● **REQUIREMENTS**: Reproduce every row below word for word, leaving the pictures out.

* Begin *

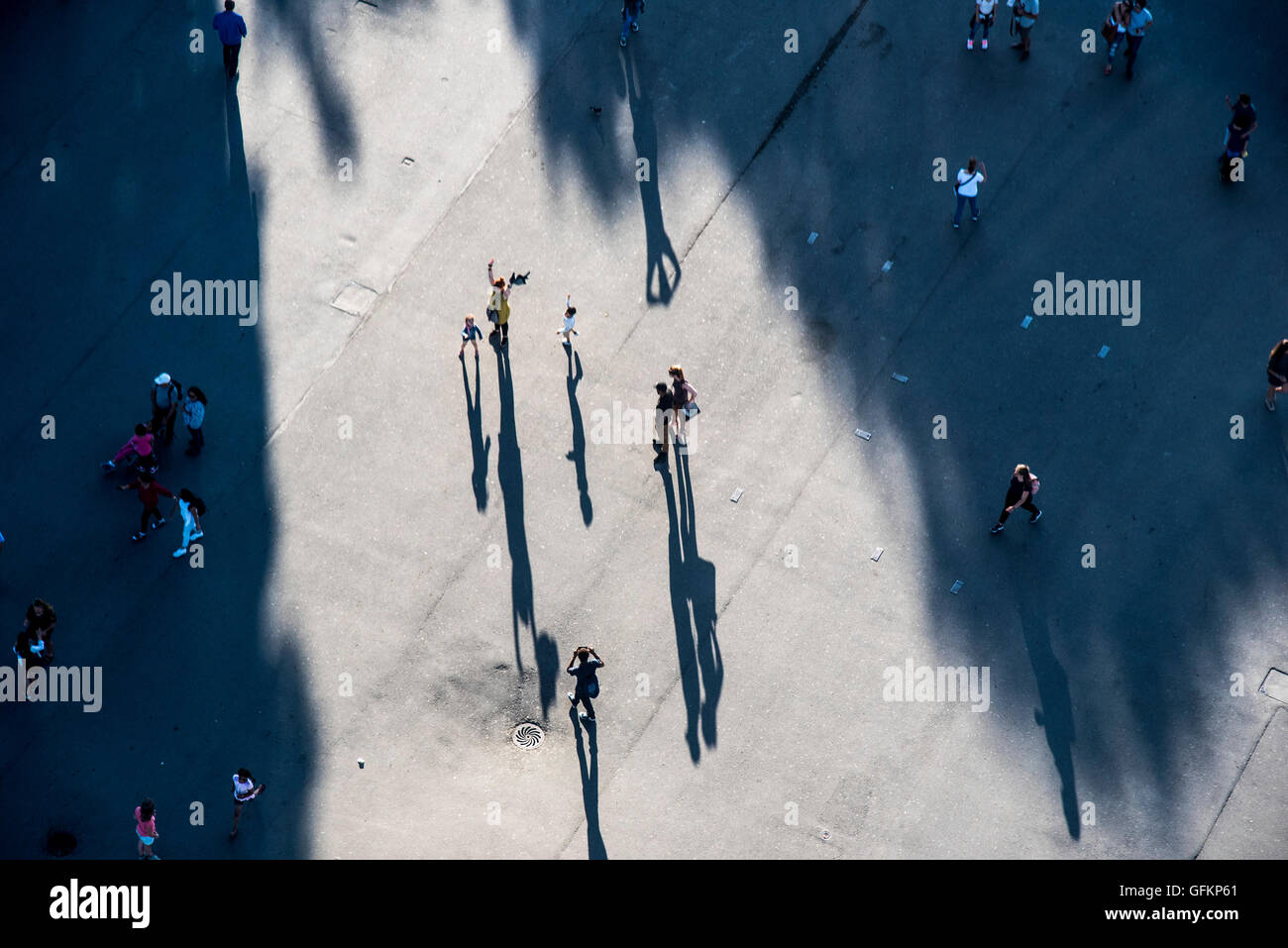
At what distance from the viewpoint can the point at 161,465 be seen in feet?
78.6

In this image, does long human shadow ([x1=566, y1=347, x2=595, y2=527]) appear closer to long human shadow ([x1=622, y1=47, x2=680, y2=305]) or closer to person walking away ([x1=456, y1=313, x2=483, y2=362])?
person walking away ([x1=456, y1=313, x2=483, y2=362])

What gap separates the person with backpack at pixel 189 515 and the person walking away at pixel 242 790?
359cm

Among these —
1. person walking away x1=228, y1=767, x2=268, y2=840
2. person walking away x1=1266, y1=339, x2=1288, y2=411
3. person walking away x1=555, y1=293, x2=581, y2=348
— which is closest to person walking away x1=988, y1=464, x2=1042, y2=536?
person walking away x1=1266, y1=339, x2=1288, y2=411

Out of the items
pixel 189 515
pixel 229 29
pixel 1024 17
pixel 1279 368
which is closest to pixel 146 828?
pixel 189 515

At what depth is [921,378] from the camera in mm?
24281

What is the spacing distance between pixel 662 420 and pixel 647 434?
703 mm

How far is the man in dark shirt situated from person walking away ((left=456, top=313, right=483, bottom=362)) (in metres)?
3.04

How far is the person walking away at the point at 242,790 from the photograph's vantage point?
20.6 m

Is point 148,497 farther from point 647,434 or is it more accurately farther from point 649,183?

* End *

● **TASK OUTPUT**:
At what distance from the viewpoint can the point at 161,465 be seen in feet?
78.6

In this image, does long human shadow ([x1=566, y1=347, x2=595, y2=527]) appear closer to long human shadow ([x1=622, y1=47, x2=680, y2=305]) or closer to person walking away ([x1=456, y1=313, x2=483, y2=362])?
person walking away ([x1=456, y1=313, x2=483, y2=362])

What gap separates the person with backpack at pixel 189 515 and the person walking away at pixel 242 790?
359cm

Among these —
1. person walking away x1=228, y1=767, x2=268, y2=840
2. person walking away x1=1266, y1=339, x2=1288, y2=411
3. person walking away x1=555, y1=293, x2=581, y2=348
— which is closest to person walking away x1=988, y1=464, x2=1042, y2=536?
person walking away x1=1266, y1=339, x2=1288, y2=411

Out of the items
pixel 189 515
pixel 229 29
pixel 1024 17
pixel 1279 368
which is closest to pixel 146 828?
pixel 189 515

At what depth is [921,378] from the camera in mm?
24281

What is the spacing distance between pixel 662 420 and pixel 647 434?
703 mm

How far is the man in dark shirt situated from person walking away ((left=456, top=313, right=483, bottom=362)) (in metres)?
3.04

How far is the person walking away at the point at 242,790 from the photograph's vantage point?
20.6 m

Is point 148,497 farther from point 647,434 or is it more accurately farther from point 649,183?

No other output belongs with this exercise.